PROVIDED RECORDS →
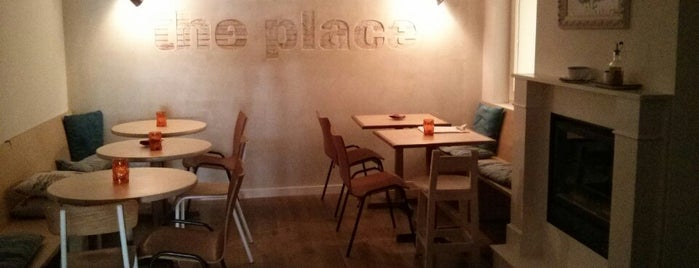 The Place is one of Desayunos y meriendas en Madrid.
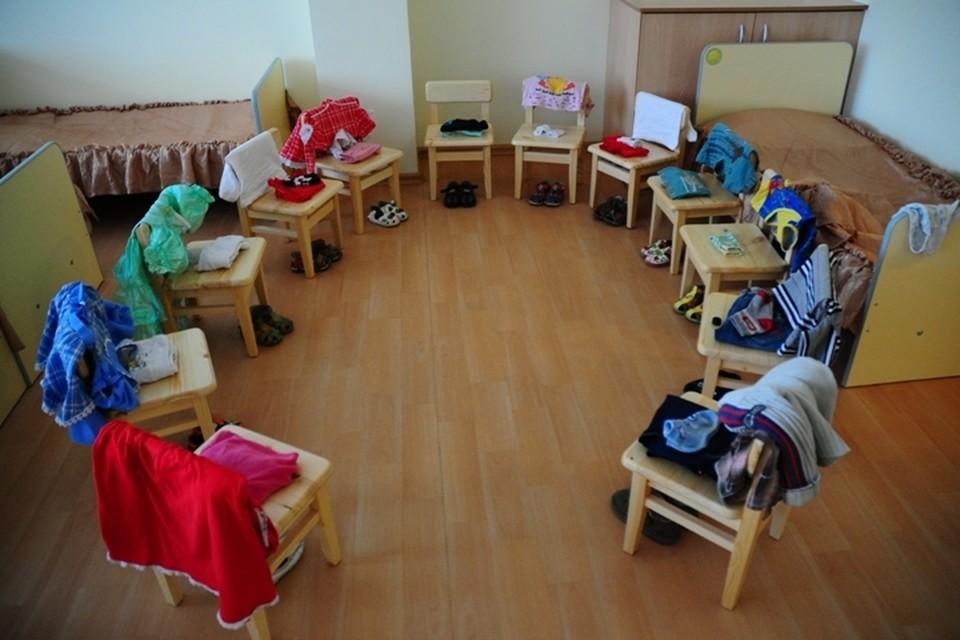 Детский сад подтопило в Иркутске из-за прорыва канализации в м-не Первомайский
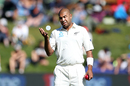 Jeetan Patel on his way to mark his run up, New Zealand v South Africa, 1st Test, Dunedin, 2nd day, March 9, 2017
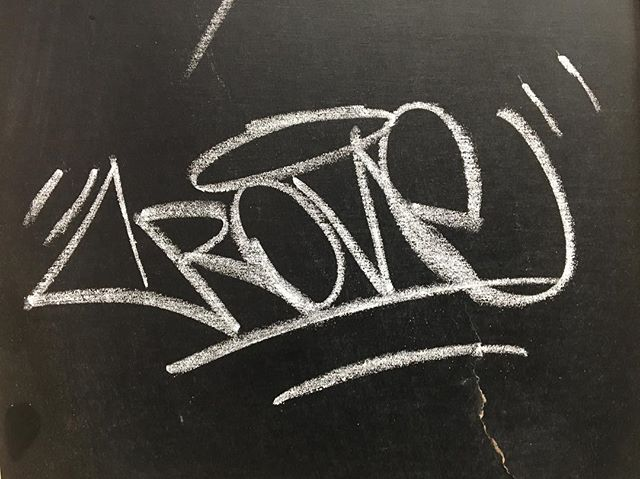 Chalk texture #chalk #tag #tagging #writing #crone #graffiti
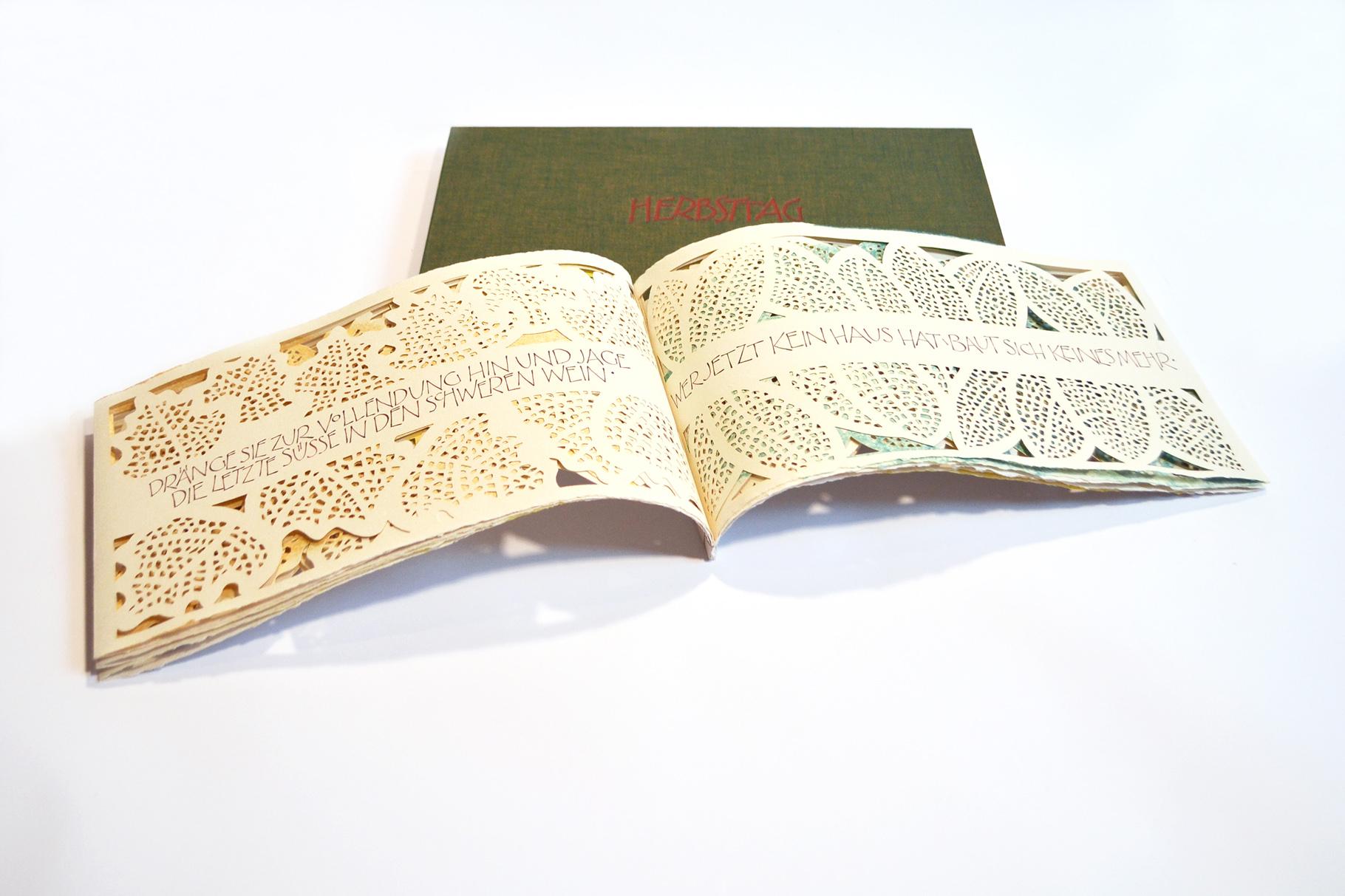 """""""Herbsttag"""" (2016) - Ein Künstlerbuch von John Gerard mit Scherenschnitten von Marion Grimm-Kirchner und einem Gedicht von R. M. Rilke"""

GOAL OF THE EXERCISE → Output exactly the lines from the one containing "Chalk texture #chalk" through the last line of the records above, both included, leaving out any pictures.

RESULT →
 Chalk texture #chalk #tag #tagging #writing #crone #graffiti
 """""""Herbsttag"""" (2016) - Ein Künstlerbuch von John Gerard mit Scherenschnitten von Marion Grimm-Kirchner und einem Gedicht von R. M. Rilke"""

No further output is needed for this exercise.